Objective a :: In the passage about growing up in the North End, where is Holden Court situated?

Provided passage ::
━━━━━━━━━━

The turf we played on was concrete and asphalt and brick. If we wanted to see some grass, we went to Sly Park. Or sometimes we went over to Copp’s Hill Burying Ground.

I remember one time I broke out with a mysterious rash on my face. A trip to the doctor’s office confirmed that I had contracted poison oak.

“Where would my daughter be exposed to oak trees around here?” my mother asked. The doctor wisely answered, “Do you know where your daughter is at all times?” Of course she didn’t.

We were roller skating all over the streets of the North End. With our skate keys hanging from our necks we flew up and down Hanover Street, Battery Street, Charter Street and all the other streets in our neighborhood.

But Holden Court was our own private playground. It’s a courtyard situated between 402 and 404 Commercial Street where I lived. In that safe space my friends and I played hopscotch, jumped rope, threw balls against the brick buildings and played Red Rover. We traded marbles that we called aggies or squirted each other with our plastic water guns.

━━━━━━━━━━

Extracted data entries:
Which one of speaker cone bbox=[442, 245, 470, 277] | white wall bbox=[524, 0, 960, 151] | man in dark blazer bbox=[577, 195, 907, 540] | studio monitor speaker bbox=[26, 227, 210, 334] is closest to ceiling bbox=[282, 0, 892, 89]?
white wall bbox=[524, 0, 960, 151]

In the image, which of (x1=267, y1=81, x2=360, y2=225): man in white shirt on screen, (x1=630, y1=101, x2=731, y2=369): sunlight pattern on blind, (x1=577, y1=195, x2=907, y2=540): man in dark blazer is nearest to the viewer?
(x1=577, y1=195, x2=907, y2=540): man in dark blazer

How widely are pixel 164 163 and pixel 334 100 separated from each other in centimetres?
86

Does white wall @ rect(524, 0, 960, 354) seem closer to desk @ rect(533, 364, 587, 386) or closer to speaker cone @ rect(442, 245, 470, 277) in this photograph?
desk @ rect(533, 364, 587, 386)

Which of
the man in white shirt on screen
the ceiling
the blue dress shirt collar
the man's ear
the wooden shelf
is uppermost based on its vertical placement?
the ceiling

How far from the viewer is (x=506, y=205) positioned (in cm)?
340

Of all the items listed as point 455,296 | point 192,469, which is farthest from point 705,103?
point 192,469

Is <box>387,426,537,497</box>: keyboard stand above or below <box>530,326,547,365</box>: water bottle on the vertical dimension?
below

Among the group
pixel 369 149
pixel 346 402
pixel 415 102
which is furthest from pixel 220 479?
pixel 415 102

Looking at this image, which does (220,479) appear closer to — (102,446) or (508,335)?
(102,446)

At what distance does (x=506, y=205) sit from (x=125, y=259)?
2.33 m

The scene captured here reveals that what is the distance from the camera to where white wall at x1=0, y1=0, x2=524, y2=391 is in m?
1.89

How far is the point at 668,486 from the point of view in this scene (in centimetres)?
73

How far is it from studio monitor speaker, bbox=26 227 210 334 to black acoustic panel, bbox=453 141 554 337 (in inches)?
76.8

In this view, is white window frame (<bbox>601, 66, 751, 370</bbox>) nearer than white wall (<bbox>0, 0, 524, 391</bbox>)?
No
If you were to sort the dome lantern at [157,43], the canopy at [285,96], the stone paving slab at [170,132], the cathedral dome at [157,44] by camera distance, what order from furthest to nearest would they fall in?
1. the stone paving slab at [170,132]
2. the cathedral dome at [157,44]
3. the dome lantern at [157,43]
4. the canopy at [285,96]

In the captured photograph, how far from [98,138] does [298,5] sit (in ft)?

━━━━━━━━━━

Objective b :: Reproduce word for word the rows starting with the line that contains "If you were" and going on through the end of the rows.

Written response a :: It is a courtyard between 402 and 404 Commercial Street.

Written response b ::
If you were to sort the dome lantern at [157,43], the canopy at [285,96], the stone paving slab at [170,132], the cathedral dome at [157,44] by camera distance, what order from furthest to nearest would they fall in?
1. the stone paving slab at [170,132]
2. the cathedral dome at [157,44]
3. the dome lantern at [157,43]
4. the canopy at [285,96]

In the captured photograph, how far from [98,138] does [298,5] sit (in ft)?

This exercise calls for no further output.